By Sharmila Majumdar, PhD
 raw chest X-ray to ROI Hide-and-Seek for validating deep learning inference
From raw chest X-ray to ROI Hide-and-Seek for validating deep learning inference. (Photo from research) 

As the number of COVID-19 infections soared in spring 2020, chest X-ray (CXR) imaging became more relevant in the early diagnosis and treatment planning for patients with suspected or confirmed COVID-19 infection. In a few weeks, proposed new methods for lung screening using deep learning rapidly appeared.

A recently published paper from the Lawrence Berkeley National Laboratory, UCSF Center for Intelligent Imaging (ci2), the Bakar Computational Health Sciences Institute (BCHSI), UC Berkeley Institute for Data Science and the Thomas Jefferson University Hospital Department of Radiology proposes a set of protocols to validate deep learning algorithms, highlights potential gaps in using neural networks for analyzing these x-rays, including a region of interest Hide-and-Seek protocol, which emphasizes or hides key regions of interest from CXR data.

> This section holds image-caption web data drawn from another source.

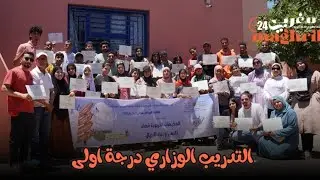 تأهيل أطر المخيمات: تغطية شاملة لفعاليات دورة التكوين ماي 2025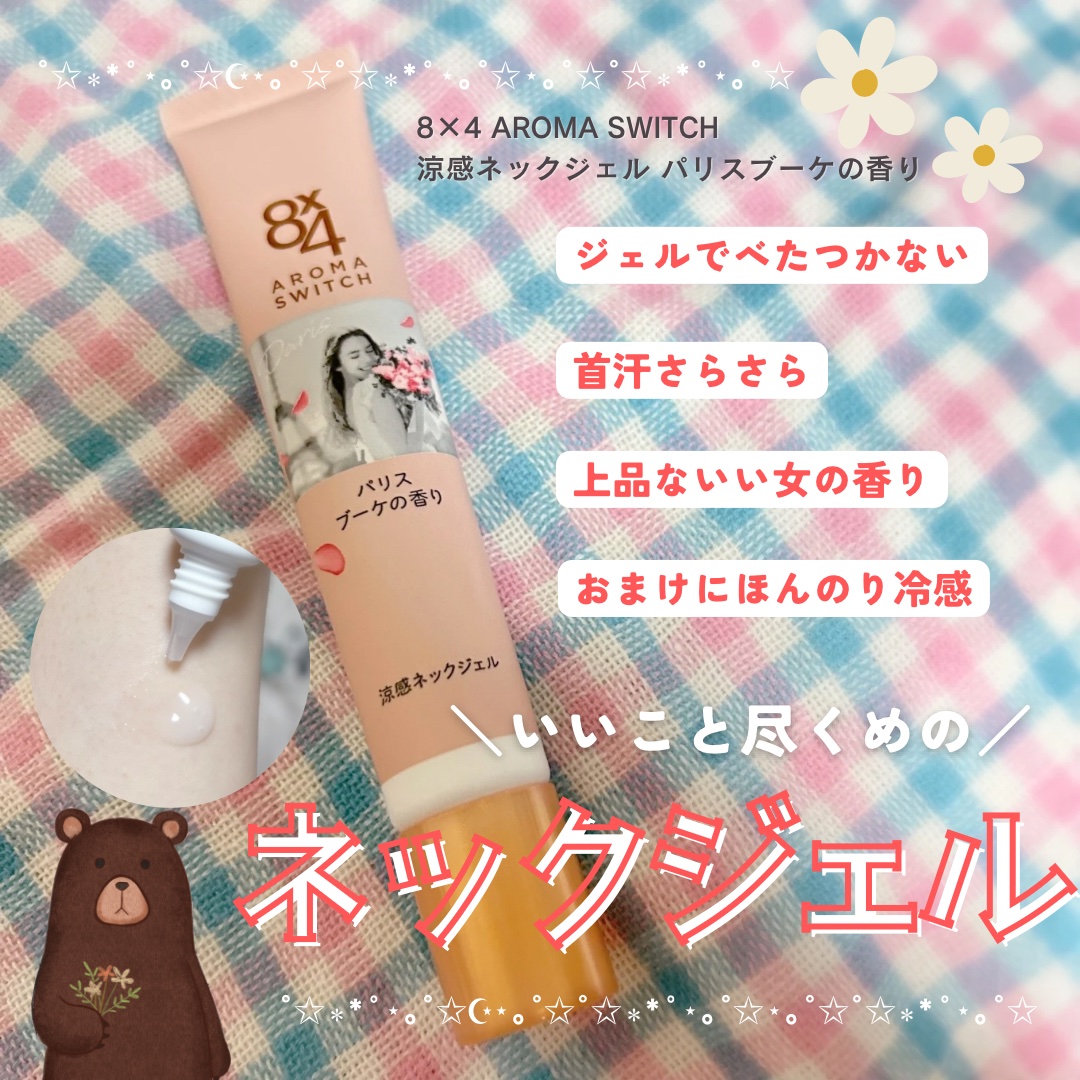 8x4 アロマスイッチ 涼感ネックジェル パリスブーケの香り/８ｘ４/デオドラント・制汗剤を使ったクチコミ（1枚目）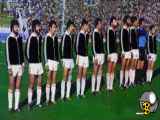 ایران - هلند جام جهانی 1978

"Our protocol allows assessing the classification performance for anomaly detection and its correlation to radiological signatures, an important issue overlooked in several deep learning approaches proposed so far," say the authors. "By running a set of systematic tests over CXR representations using public image datasets, we demonstrate the weaknesses of current techniques and offer perspectives on the advantages and limitations of automated radiography analysis when using heterogeneous data sources."

Full findings can be found in Scientific Reports.

"We sought to answer a number of answered questions related to CXR imaging for COVID-19 screening," says Sharmila Majumdar, PhD, UCSF ci2 executive and scientific director and a co-author on this paper.  "Our paper investigates the role that the lung segmentation might play in the CXR classification process, particularly when including the dataset includes source data from previously known respiratory infection cases and COVID-19 specific imaging."  

Senior author on this study was Daniela Ushizima, staff scientist, Computational Research Division at Berkeley Lab and affiliate faculty of UCSF BCHSI. Additional authors include lead Robbie Sadre, machine learning research engineer with the Berkeley Lab and Baskaran Sundaram, MD, professor of radiology and director of the Division of Cardiothoracic Radiology at Thomas Jefferson University Hospital.

The datasets generated during and/or analyzed during the current investigation are available in the github repository.